“Did you ever wish… wish to run?”
The Vaich frowned. “Run?”
“From what you were meant to do.”
“I never considered it.”
Of course, the king wanted his crown. It was true in every word he had ever said. Yet the druid wondered how the man would be different if power had never fallen into his hands.
“Will you dream again tonight?” asked the Vaich.
“If I am fortunate, it shall be quiet.”
But nothing was ever quiet in the Fáoth. Twelve years and he had avoided its sounds. Now he was forced to endure them.
“When first you said you dreamed, I didnae believe you. But now I see it sure as flame. The visions haunt you.”
“Aye,” said the druid.
The Vaich seemed as if he wanted to press. The druid knew the question looming on his mind.
What does it mean… to dream?
“Then, for your sake, may they stay at bay,” he said instead.
The druid stared.
The king was far from a mystery, yet there remained an oddness. The two of them could not have been more different—more distant. Their unspoken words were violence… and yearning.
They didn’t know each other at all, if only entirely for lack of trying. What were they to one another? Enemies? Reluctant allies? Or some incalculable thing, caught between resentment and desperation.
Maybe even the gods did not know. Somehow, something had inextricably bound them, and in the three months since, they had become hopelessly tangled in their strings.
Chapter forty-eight
The Green
“We delve deeper, and yet I see no comings… no goings,” Skyre complained. They sat upon the mare’s back, but the thick brush made her going slow, falling into an unpleasant rhythm that jostled him terribly. “I begin to think this all some ploy. Perhaps you’ve plotted to rid yourself of me.”

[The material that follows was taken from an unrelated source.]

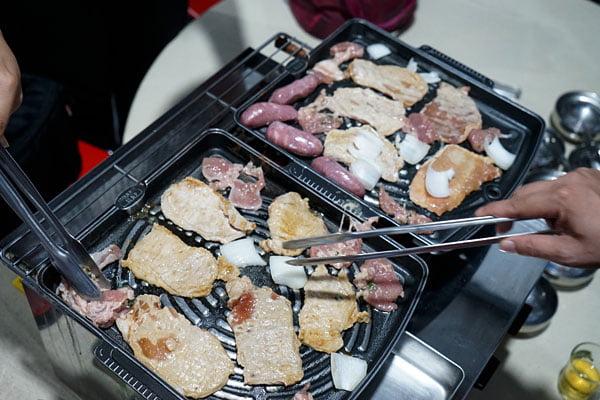 澎湖吃到飽餐廳│一品無煙燒烤380牡蠣海鮮肉品吃到飽,澎湖BBQ市區也有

For days now, they’d been riding, and each one proved more uncomfortable than the last. And not for the chafe of the saddle, but the agitating grind of the druid’s backside against him.
The druid hummed. “You gave your word. Do you regret it?”
Maybe he did.
“It’s all very…suspect,” Skyre muttered instead.
“My kin are peaceful by nature. What have you to fear?”
“Aye. And if they’re half as much like you, I’ll be in my grave before the first night’s through.”
“Suppose it is true. Suppose the moon was meant to kill the sun.”
Skyre grunted. “That is not what the Odes say of it.”
“No? And what do they say?”
He glanced down at the druid beneath his chin. The smaller man remained still and steady, but there was nothing calm about the feel of his body.